For this reason, within the new United States foreign
policy adopted since 1947, the Asian territories would be as important as
Western Europe and it would seek to stop the communist advance from there. For
1950 with Harry S. Truman in his second mandate leading the United States, said
foreign policy was based on containment and espionage. The Americans were in
the full rearmament of their forces and the reconstruction of Europe, but
criticisms of some of the president’s decisions were increasing. In April of
that same year, the National Security Council of the United States decided to
abandon its policy of nonintervention, which allowed the communist advance of
China, and which went on to be reconstructed as a military power able to
respond to any challenge[8].
On the other hand, Stalin's Soviet communism began to be
seen as a risk as from 1946 when, in a speech with obvious ideological content,
the top Soviet leader announced the postwar course that his country was going
to follow. For the Americans, that meant "a definitive break with the
spirit of the Great Alliance; the speech contained not a single friendly word
to the Western powers[9]." Slowly an atmosphere of rejection and
hostility towards the Americans was created and communism became an option for
part of devastated Europe, "the revitalization of chauvinism and
nationalism and the ideological belief in the aggressive hostility of 'Western
imperialism' towards the Soviet Union were factors that contributed to creating
the powerful amalgam that caused millions of Soviet citizens to subscribe in
good faith to Stalin's post-war plans[10]."

▶ **DATA LINES**
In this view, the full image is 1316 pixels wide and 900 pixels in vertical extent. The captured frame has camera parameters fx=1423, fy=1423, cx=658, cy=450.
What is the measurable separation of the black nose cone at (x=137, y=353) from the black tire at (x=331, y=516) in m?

▶ **AIM OF THE EXERCISE**
Continue the passage on early Cold War policy, picking up right after its last sentence. The lines have nothing to do with the passage on early Cold War policy.

▶ **OUTPUT OF THE EXERCISE**
The Cold War would then develop with two leaders who,
without arriving at direct aggressive confrontation, had under their control
several nations that would act on their behalf, or worse, define their local
problems on their lands and with their people, but with the conditioned and
interested military support of the powers. The nature of the conflict took on a
global character and was part of a "universal struggle between good and
evil[11].”
The so-called containment theory promoted by the
United States sought only one thing: to keep communism away from the western
zone and to control it in places where it already had influence. The idea was
to block any possibility of an expansionist advance of Soviet theory, beyond
what would be known as the "iron curtain." The task was monumental
and it was sought by all means to make the countries that were under the
influence of the United States see that the enemy was communism and the
eradication of any of its forms of introduction was essential for the rulers to
apply and thus, not jeopardize their political and economic stability.
In the case of Latin America, the emergence of the
Cold War was of great impact. It transformed the regional policy completely and
took this anti-communist mentality to the most hidden levels of society.
Barbara Skladowska very well defines what a foreign
war meant for the continent and especially for Colombia, where they
appropriated various situations of the world context on a local level, for her
it is interesting to see "how the Latin American continent translates
external conjunctures, how it appropriates them. How it configures its
representations, trying to find a place of significance in the complex
geopolitics of the Cold War[12].”
This view of the Eastern ideology as a threat to be
eradicated at the global level, led Colombia to consider blindly that forming
an alliance with the United States in this mission would be a good way to give
the government a firm image regarding the communist foci that already existed in
Colombia[13]. Containment in Colombia would then be applied as it
was on the global level, distorting the communist discourses and attacking the
currents or movements that would support the policies of the USSR in the region[14].
An example of the Conservative party's repeated
attempts to combat the alleged alliance between liberals and the Communist
Party can be seen in the invitation made in 1949 by the National Conservative
Directory to create a National Anti-Communist Front, arguing the alleged
dangers and the damage brought to the motherland by these new totalitarian
ideas.
At the time, Colombia had good relations with the US
government and, in diplomacy, the following points can be highlighted, which at
the end of World War II served as cohesive elements in the international
policies of the two countries: first, the "active subordination"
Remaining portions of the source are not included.